No float is probably important for OS kernel and device driver developers.

The kernel of an operating system will usually not save the floating point registers during a context switch (to the kernel). For this reason its important the compiler can guarantee never to use floating point numbers or the registers.

Removing such a flag may prevent the compiler being used to write things like Linux device drivers. I know this is usually done in C, but there might be an OS in D one day.


On 23/04/2014 10:22 AM, Mike via Digitalmars-d wrote:
On Tuesday, 22 April 2014 at 23:57:49 UTC, Andrej Mitrovic wrote:
See: https://issues.dlang.org/show_bug.cgi?id=8196

Are there any D platforms where -nofloat is useful? If we're not
getting rid of it then it needs to be documented (the above issue).

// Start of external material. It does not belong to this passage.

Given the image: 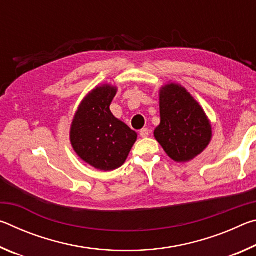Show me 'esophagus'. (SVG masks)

Well, I couldn't find any documentation on what this means, so I can't
really say.  Does it disable floating point usage completely, or does it
force software emulation?

There are a couple people in this community interested in bringing D to
32-bit microcontrollers. Most of the 32-bit ARM Cortex microcontrollers
don't have an FPU.  For the few that do, here are the attributes in GCC
(http://gcc.gnu.org/onlinedocs/gcc/ARM-Options.html) needed to specify
the configuration.

-mfloat-abi=name
-mfpu=name
-mfp16-format=name

But, these are target specific. Since DMD doesn't support any ARM
platform, I suspect this is irrelevant, but there, you have it anyway.